The obvious advantage we are pursuing with NOX66 is that chemotherapy potentially could be used at levels unlikely to cause any side-effects, making life for most cancer patients considerably more tolerable, as well as making chemotherapy an option for the elderly and frail.
But a recent study has introduced a new and potentially very important benefit. The study was published in the Journal of Experimental Medicine (Chen et al, Nov 25) and covered in a recent story by journalist John Ross in The Australian (November 24, 2016).
Essentially, chemotherapy currently is given at the highest dosages possible. The theory goes something like this … chemotherapy is not going to kill all the cancer cells present in the body, but by hitting them with as much drug as possible, then we are maximising the chance of killing as many cells as possible. Unfortunately, some cancer cells will survive and the self-selection of these ‘super’ cancer cells will go on to form a new generation of cancers that will be more aggressive and more difficult to treat.
A fascinating study conducted at National Taipai University has introduced a completely new notion into why a cancer comes back more aggressively following therapy. The study showed that in animals treated with high dose chemotherapy, supporting connective tissue cells in the tumour produce proteins that promote aggressive behaviour in the cancer cells that survive the chemotherapy, whereas low dose chemotherapy had no such effect. In other words, the surviving cancer cells are being given a boost in the rate at which they divide and spread by proteins being released from supportive connective tissue cells. If this effect applies to humans, and it is hard to see why it wouldn’t, then we are potentially looking at a double-whammy effect where the toughest cancer cells survive the chemotherapy onslaught only to be further super-charged by an inadvertent effect of high dose chemotherapy on connective tissue cells within the tumour.
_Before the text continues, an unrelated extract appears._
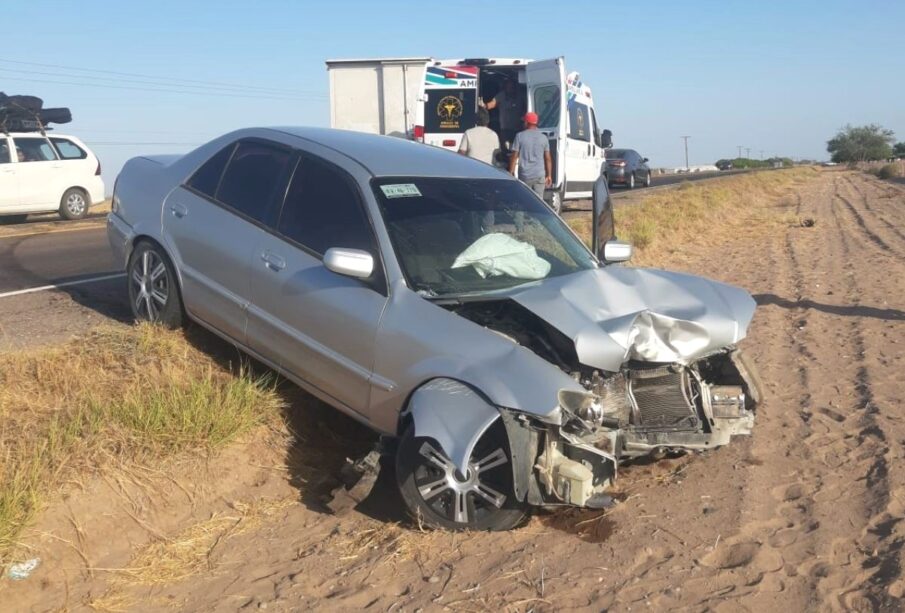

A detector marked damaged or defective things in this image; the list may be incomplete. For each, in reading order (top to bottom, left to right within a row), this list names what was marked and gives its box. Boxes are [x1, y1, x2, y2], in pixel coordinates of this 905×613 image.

wrecked silver sedan [107, 128, 764, 532]
bent hood [508, 266, 756, 370]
Accepting the usual provisos of this being a single animal study that needs to be repeated by others and then repeated in humans, at the very least it provides another justification for what we are trying to achieve in using NOX66 to lower dosages of chemotherapy and radiotherapy to levels that will cause no side-effects.
We currently are just awaiting the start of the first 2 clinical studies, with another 3 clinical studies to be submitted to the respective hospital ethics committees first thing in the New Year.